But with Christmas coming up, we'll ignore them a little longer. With luck we'll get through to the resumption of Parliament without another bucket of shit hitting the fan.

"Some of it is just incredibly bad behaviour fuelled by too much drink … We ought to calm everybody down, deal with the law breakers, support the police."

And the rest, let's be quite clear about this, has nothing to do with the R-word.

"I have a very simple view that this country should welcome people from all around the world, and benefit from that, providing when they come to this country they become Australians. That's my simple philosophy full stop."

What is mine and what it is too. If those foreigners aren't prepared to fit in, well what can they expect. It's the Australian way. Which, I remind you, is not at all racist.

Postscript:

With every man and his dog finding dire predictions from yesteryear on how things were going to go terribly wrong sooner or later, I can't see any good reason not to join in. Here's something some poms wrote 32 years ago:

Once upon a time, long long ago, there lay in a valley far, far away in the mountains, the most contented kingdom the world has ever known.

It was called Happy Valley, and it was ruled over by a wise old King called Otto, and all his subjects flourished and were happy, and there were no discontents or grumblers, because Wise King Otto had had them all put to death along with the Trade Union leaders many years before. and all the good happy folk of Happy Valley sang and danced all day long, and anyone who was for any reason miserable or unhappy or who had any difficult personal problems was prosecuted under the Happiness Act.
(from The Brand New Monty Python Papperbok, Palin et al London 1973)

Juan Ginés de Sepúlveda (1494 - 1573)

[SUPPLIED DATA]
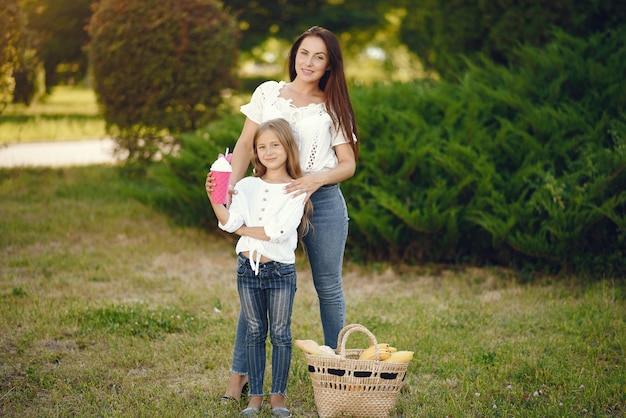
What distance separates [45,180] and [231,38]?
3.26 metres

...

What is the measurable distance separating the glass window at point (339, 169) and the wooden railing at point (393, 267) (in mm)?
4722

--

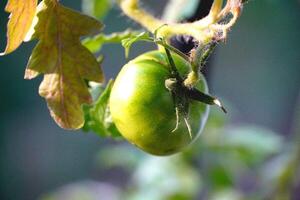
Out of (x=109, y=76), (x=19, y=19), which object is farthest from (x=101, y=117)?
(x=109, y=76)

[INSTRUCTIONS]
A. Decide whether each of the following statements agrees with the piece on the Australian way above. Answer yes or no for each statement, and quote the words from the piece that settle it.
(i) The piece says the Monty Python passage was written 32 years earlier.
(ii) The Happy Valley passage describes King Otto as a young ruler.
(iii) The quoted speaker says the country should welcome people from all around the world.
B. Continue the piece on the Australian way, starting after its last line.

[ANSWERS BELOW]
A.
(i) Yes: "Here's something some poms wrote 32 years ago:"
(ii) No: "ruled over by a wise old King called Otto"
(iii) Yes: "this country should welcome people from all around the world"

B.
Another Great Dickhead of History

In 1518 the Spanish colonists in the Carribean wrote to their King, Charles, asking him to allow more black slaves to make up for the loss of the native population of the Carribean islands, who had been worked to extinction. They were supported by the four Jeronymite priors who governed the islands for Spain and by Fray Bartolomé de Las Casas, self-appointed defender of the native Americans. Like any enlightened man of the Sixteenth Century he believed that an African enslaved by Christians was better off than one left in Africa. He was less trusting of his compatriots and co-relionists when it came to the natives of the New World.

Around 1524, Las Casas conceived a development scheme for the north coast of South America. Forty Spanish colonists were to set off with ten African slaves each, to remove the temptation of misusing the Indians. The enterprise was a failure. Most of the settlers were dispersed in the Carribean before they reached the site of the new colony. Those who did arrive were slaughtered by Indians "who had not yet learned to distinguish between good and bad Spaniards" (Thomas).

In 1535, Las Casas wrote to the king saying:

the remedy of the Christians is this, that His Majesty should think it right to send to each of the islands 500 or 600 blacks or whatever other number seems appropriate.

I expect you're wondering why Bartolomé de Las Casas isn't named at the top of this post. After all, he does sound a lot like a dickhead. The answer is simple; while I was doing the research, I found a bigger dickhead, the Juan Ginés de Sepúlveda of the title.

While Bartolomé de Las Casas was advocating the interests of the Indians - admittedly at the expense of the interests of the Africans - a controversy was going on, in Spain, about the treatment of the American Indians. The argument began in 1511 when the Dominican Fray Antonio de Montesinos gave the colonists a serve from his pulpit in Santo Domingo. This set off an argument that culminated in the Valladolid Controversy of 1550 which pitted Bartolomé de Las Casas, apostle of the Indians, in the red corner against our protagonist, Juan Ginés de Sepúlveda, the colonist's friend, in the Blue corner. In front of a judging panel of 15 notables they debated whether the Indians of the New World were Aristotle's "slaves by nature". Nothing was said about the Africans. The judges awarded the debate to Las Casas. Whether thishad any effect in the real world is questionable.

In the 1550s, when writing his Historia de Las Indias, Las Casas explained that he had realised that it was wrong to replace one form of slavery with another. His book wasn't published for another 350 years.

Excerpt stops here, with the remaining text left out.